## STATED EXERCISE:
Retype the records from the start through the line containing "rusted steel tower [254, 23, 306, 199]", keeping every line identical.

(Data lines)
┌──

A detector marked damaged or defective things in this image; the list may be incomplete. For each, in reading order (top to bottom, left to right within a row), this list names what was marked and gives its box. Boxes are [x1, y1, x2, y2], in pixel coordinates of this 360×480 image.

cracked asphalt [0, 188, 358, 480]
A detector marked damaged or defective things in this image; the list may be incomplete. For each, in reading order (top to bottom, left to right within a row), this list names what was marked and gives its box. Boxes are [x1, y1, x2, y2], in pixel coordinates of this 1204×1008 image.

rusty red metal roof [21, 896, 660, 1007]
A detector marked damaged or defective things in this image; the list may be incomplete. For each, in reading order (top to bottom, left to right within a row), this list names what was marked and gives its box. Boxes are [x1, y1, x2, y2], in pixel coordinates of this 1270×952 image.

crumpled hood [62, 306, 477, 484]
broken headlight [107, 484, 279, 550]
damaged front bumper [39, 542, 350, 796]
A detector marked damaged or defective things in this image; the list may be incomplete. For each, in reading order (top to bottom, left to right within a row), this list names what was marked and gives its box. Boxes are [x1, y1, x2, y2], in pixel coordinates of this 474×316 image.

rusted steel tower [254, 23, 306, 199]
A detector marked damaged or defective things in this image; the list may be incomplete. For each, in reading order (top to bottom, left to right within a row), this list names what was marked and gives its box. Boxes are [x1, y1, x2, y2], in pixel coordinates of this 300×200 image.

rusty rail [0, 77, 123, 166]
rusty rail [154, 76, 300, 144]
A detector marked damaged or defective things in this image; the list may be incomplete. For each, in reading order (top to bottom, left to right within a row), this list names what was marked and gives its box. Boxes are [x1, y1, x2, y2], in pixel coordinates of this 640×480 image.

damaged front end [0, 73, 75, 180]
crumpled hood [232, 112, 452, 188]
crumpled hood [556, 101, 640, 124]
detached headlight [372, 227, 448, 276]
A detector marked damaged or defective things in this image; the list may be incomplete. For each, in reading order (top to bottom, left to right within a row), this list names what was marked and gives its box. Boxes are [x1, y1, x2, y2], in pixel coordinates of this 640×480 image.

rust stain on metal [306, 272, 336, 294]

└──

## EXPECTED ANSWER:
A detector marked damaged or defective things in this image; the list may be incomplete. For each, in reading order (top to bottom, left to right within a row), this list names what was marked and gives its box. Boxes are [x1, y1, x2, y2], in pixel coordinates of this 360×480 image.

cracked asphalt [0, 188, 358, 480]
A detector marked damaged or defective things in this image; the list may be incomplete. For each, in reading order (top to bottom, left to right within a row), this list names what was marked and gives its box. Boxes are [x1, y1, x2, y2], in pixel coordinates of this 1204×1008 image.

rusty red metal roof [21, 896, 660, 1007]
A detector marked damaged or defective things in this image; the list may be incomplete. For each, in reading order (top to bottom, left to right within a row), this list names what was marked and gives its box. Boxes are [x1, y1, x2, y2], in pixel coordinates of this 1270×952 image.

crumpled hood [62, 306, 477, 484]
broken headlight [107, 484, 279, 550]
damaged front bumper [39, 542, 350, 796]
A detector marked damaged or defective things in this image; the list may be incomplete. For each, in reading order (top to bottom, left to right within a row), this list names what was marked and gives its box. Boxes are [x1, y1, x2, y2], in pixel coordinates of this 474×316 image.

rusted steel tower [254, 23, 306, 199]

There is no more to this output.